It's not a thing that you wind up selling directly that I'm aware of. You are selling a
security platform offering. So it's, on the one hand, it makes perfect sense that you would have a division internally that works on this. But it's also very noteworthy, I think, that that is not
the core description of what it is that you do. It is a means by which you get to the outcome you
deliver for customers, not the thing that you are selling directly to them. I just find that an
interesting nuance. Yes, it is. And I would elaborate and say that research informs the product, and the product informs research.
And we get to have this fun dance where we learn new things by doing research.
We teach the product, and we use the customers to teach us things that we didn't know.
So it's one of those happy synergies.
I want to also highlight a second thing that you have mentioned
and been very, I guess, on message about
since the news of this stuff first broke.
And because it's easy to look at this
and sensationalize aspects of it,
where, see, the cloud provider security model is terrible.
You shouldn't use them.
Back to data centers we go
is basically the line taken by an awful lot of folks trying to sell data center things. That shouldn't use them. Back to data centers we go, is basically the line taken by an
awful lot of folks trying to sell data center things. That is not particularly helpful for
the way that the world is going. And you've said that, yeah, you should absolutely continue to be
in cloud. Do not disrupt your cloud plan as a result. And let's be clear, none of the rest of
us are going to find and mitigate these things with anything near the rigor or rapidity that the cloud providers can and do demonstrate.
I totally agree.
And I would say that the AWS security folks are doing a phenomenal job.
I can name a few, but they're all great.
And I think that the cloud is by far a much safer alternative than on-prem.
I've never seen issues in my on-prem environment which were critical and fixed in such a high velocity in such a massive scale.
And you always get the incremental improvements of someone really thinking about all the ins and outs of how to do security, how to do security in the cloud, how to make it faster, more reliable,
without business interruptions.
It's just phenomenal to see and phenomenal to witness
how far we've come in such a relatively short time
as an industry.
AWS in particular has a reputation
for being very good at security.
I would argue that, from my perspective,
Google is almost certainly slightly better
at their security approach than AWS is.
But to be clear, both of them are significantly
further along the path than I am going to be.
So great, fantastic.
You also found something interesting
over in the world of Azure.
And that honestly feels like
a different class of vulnerability. To my
understanding, the Azure vulnerability
that you recently found was you could get
credential material for other
customers simply
by asking for it
on a random high port,
which is one of those... I'm almost
positive I'm misunderstanding something here.
I hope. Please.
I'm not sure you're misunderstanding.
So I would just emphasize
that the vulnerability, again, was found by
Yanil Tsarimi.

═══

### [Short task]
Repeat the cloud security interview word for word, starting at "And you always" and going up to and including "So great, fantastic.".

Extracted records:
═══

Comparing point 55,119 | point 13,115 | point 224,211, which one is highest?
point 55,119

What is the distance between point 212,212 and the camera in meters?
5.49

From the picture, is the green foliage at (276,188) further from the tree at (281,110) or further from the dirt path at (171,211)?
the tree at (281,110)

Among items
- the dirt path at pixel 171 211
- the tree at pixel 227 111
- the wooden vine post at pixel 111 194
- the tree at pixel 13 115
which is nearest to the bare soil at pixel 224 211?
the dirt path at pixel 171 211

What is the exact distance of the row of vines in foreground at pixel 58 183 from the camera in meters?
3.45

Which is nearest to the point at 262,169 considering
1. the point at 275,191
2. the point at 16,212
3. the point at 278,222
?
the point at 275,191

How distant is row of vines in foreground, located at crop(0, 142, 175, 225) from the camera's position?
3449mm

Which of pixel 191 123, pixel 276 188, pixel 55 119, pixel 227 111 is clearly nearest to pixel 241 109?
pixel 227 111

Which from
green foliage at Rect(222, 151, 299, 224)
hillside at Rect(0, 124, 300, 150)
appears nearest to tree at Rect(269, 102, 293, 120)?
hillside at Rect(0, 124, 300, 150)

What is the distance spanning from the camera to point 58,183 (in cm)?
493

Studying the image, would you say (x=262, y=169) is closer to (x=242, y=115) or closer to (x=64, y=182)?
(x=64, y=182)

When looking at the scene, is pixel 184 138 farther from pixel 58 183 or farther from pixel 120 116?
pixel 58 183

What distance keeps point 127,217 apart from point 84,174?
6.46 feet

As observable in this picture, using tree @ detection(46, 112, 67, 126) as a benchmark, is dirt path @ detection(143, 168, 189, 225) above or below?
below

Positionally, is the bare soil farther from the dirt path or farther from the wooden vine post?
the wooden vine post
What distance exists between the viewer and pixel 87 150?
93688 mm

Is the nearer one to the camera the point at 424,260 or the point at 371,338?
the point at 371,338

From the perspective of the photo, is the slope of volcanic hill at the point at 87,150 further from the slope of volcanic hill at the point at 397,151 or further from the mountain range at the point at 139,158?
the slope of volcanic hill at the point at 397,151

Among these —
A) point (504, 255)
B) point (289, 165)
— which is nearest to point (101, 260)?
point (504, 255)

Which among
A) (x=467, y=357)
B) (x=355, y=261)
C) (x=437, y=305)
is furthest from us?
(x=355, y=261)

═══

### [Worked solution]
And you always get the incremental improvements of someone really thinking about all the ins and outs of how to do security, how to do security in the cloud, how to make it faster, more reliable,
without business interruptions.
It's just phenomenal to see and phenomenal to witness
how far we've come in such a relatively short time
as an industry.
AWS in particular has a reputation
for being very good at security.
I would argue that, from my perspective,
Google is almost certainly slightly better
at their security approach than AWS is.
But to be clear, both of them are significantly
further along the path than I am going to be.
So great, fantastic.